- SUPPLIED MATERIAL -
※
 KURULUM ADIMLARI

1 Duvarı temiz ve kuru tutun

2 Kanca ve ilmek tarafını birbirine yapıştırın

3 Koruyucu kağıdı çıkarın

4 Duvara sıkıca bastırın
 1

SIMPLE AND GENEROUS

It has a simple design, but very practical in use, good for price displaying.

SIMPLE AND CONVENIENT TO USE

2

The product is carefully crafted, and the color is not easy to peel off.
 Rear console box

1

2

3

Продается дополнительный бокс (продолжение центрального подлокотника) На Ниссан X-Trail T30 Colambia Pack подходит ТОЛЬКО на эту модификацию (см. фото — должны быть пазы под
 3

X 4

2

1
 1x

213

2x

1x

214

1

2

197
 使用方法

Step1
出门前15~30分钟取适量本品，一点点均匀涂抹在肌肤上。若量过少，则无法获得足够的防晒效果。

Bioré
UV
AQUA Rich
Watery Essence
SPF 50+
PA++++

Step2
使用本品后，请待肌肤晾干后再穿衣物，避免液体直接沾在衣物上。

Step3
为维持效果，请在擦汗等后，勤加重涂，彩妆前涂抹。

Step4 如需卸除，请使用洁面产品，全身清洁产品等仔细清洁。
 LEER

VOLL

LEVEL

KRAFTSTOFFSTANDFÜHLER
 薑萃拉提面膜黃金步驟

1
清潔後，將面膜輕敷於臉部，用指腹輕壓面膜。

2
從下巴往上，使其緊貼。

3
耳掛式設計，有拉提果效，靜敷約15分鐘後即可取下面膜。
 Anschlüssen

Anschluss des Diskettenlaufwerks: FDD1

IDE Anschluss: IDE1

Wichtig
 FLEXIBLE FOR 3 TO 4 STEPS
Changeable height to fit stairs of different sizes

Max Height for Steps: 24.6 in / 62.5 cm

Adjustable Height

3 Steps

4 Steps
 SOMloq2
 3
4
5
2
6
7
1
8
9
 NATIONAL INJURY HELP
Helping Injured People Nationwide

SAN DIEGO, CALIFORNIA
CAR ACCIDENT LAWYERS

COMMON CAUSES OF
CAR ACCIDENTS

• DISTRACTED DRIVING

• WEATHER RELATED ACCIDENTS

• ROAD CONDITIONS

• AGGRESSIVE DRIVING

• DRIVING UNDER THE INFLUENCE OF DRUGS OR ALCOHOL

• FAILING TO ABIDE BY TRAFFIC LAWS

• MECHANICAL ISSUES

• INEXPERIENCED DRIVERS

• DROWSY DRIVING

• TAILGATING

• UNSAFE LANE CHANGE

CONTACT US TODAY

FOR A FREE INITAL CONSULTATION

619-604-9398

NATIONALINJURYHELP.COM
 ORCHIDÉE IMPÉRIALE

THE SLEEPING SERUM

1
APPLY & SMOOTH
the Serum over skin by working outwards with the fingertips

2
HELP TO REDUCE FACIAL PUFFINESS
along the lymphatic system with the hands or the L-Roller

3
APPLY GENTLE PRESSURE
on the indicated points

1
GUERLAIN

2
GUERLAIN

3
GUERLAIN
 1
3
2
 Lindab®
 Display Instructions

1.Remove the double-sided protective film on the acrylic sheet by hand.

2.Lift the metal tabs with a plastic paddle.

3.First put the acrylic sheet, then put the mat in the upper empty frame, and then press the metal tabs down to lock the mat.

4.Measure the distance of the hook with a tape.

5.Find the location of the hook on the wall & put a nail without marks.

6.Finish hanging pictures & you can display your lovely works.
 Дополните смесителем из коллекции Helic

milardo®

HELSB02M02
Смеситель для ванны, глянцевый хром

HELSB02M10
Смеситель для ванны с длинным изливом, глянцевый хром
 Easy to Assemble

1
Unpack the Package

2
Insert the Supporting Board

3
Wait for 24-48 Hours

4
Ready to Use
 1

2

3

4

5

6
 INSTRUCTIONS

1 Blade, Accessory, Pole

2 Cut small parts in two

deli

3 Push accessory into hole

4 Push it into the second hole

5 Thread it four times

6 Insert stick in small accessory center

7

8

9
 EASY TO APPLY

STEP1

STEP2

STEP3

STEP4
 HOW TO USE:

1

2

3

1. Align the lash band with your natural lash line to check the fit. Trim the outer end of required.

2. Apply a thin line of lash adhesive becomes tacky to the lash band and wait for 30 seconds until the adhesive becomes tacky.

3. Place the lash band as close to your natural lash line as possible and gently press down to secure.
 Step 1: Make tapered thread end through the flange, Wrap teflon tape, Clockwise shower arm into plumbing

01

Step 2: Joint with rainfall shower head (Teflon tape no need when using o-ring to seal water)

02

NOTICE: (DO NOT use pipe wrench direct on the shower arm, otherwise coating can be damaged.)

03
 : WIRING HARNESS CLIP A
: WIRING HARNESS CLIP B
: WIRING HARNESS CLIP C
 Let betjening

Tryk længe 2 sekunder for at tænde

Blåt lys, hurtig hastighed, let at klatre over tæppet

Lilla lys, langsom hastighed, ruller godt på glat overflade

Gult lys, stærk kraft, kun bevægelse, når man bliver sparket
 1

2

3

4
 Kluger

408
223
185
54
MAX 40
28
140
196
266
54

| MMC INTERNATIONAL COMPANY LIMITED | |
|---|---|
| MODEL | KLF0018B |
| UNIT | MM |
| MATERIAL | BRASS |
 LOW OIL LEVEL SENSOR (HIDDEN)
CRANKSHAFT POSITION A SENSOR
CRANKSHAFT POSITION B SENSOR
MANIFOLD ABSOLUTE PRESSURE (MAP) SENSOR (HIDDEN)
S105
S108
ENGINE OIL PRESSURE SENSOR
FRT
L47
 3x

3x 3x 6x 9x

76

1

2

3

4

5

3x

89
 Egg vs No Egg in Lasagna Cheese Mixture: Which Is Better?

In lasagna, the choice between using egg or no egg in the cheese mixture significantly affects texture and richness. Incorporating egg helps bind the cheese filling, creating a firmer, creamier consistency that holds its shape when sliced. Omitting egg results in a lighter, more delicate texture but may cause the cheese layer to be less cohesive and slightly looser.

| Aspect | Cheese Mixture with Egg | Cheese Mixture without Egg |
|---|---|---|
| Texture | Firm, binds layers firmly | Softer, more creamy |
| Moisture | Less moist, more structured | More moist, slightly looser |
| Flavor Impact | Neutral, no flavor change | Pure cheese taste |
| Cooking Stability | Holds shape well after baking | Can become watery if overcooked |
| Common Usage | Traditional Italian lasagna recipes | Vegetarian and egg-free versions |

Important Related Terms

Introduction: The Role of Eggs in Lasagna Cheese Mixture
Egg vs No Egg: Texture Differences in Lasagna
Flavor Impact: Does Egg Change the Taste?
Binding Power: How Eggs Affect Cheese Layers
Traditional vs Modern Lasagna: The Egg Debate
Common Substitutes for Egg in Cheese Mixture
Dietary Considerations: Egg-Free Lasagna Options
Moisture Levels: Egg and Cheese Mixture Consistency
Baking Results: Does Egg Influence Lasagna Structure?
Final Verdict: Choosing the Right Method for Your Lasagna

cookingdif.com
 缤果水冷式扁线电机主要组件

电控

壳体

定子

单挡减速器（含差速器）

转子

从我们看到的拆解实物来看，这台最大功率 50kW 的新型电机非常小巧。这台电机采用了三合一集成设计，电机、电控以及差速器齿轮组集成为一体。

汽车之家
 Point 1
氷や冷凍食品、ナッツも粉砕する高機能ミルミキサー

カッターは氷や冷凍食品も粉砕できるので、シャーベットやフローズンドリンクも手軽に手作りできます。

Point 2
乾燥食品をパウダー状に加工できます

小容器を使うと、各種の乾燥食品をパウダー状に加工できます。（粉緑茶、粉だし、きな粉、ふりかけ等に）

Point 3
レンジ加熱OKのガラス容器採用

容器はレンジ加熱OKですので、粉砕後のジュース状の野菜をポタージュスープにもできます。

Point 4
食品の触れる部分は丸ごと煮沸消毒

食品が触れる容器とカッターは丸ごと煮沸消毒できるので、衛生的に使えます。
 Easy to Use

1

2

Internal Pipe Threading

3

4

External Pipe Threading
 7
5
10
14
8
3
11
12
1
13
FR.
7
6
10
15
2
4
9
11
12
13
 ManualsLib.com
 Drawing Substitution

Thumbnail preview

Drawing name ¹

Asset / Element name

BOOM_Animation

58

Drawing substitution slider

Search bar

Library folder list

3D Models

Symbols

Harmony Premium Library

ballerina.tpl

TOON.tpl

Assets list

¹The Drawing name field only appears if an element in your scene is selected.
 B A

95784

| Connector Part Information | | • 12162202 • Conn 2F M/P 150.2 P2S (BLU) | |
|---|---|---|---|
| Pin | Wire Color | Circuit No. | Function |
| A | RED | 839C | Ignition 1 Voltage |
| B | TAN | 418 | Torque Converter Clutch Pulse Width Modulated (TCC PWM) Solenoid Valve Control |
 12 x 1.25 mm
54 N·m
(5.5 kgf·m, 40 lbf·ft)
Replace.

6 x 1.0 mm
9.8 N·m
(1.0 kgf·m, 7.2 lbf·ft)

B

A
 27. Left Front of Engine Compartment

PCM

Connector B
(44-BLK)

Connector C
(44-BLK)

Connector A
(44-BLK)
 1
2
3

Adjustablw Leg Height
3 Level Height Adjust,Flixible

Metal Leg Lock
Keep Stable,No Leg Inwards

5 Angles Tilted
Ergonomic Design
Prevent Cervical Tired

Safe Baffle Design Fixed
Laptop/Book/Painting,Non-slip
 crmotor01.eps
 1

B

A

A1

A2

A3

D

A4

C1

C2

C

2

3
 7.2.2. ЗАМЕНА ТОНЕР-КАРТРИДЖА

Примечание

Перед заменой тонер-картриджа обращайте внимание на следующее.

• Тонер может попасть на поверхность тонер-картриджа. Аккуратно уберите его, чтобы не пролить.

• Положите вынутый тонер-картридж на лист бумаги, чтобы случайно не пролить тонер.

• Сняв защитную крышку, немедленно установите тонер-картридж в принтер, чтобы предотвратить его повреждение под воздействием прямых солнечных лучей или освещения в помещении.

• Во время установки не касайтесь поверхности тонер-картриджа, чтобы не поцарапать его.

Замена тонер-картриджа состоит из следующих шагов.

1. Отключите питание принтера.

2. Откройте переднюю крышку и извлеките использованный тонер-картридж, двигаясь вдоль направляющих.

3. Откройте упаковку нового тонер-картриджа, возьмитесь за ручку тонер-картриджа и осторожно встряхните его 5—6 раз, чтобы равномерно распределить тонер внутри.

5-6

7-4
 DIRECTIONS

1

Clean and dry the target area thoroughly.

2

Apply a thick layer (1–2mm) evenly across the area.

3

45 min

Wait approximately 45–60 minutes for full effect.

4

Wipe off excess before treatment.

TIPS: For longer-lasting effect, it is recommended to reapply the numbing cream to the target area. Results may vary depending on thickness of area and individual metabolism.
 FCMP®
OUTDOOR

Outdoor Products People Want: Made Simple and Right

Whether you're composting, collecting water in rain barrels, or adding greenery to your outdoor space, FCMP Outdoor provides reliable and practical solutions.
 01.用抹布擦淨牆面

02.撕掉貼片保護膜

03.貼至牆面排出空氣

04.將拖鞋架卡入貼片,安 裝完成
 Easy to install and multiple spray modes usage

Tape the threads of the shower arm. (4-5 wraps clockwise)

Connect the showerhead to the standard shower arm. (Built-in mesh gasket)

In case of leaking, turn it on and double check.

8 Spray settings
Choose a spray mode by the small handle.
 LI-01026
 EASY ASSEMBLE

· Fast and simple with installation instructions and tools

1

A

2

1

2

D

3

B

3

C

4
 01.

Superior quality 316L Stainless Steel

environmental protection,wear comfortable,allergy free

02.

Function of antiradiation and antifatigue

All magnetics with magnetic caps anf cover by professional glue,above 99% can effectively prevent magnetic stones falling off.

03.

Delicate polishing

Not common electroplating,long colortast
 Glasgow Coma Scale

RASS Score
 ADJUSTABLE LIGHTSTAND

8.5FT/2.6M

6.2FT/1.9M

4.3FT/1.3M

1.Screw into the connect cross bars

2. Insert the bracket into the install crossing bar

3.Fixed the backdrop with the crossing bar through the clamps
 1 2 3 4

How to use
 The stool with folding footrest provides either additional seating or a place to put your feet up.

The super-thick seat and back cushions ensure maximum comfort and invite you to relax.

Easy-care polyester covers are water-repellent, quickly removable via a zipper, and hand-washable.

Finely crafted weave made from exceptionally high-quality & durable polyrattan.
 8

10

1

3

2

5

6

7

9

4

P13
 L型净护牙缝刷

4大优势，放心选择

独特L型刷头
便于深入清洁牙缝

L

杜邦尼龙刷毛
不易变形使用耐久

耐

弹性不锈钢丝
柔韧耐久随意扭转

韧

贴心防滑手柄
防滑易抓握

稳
※
Count how many lines of the entries include the string "Flavor". The number is the entire answer.

2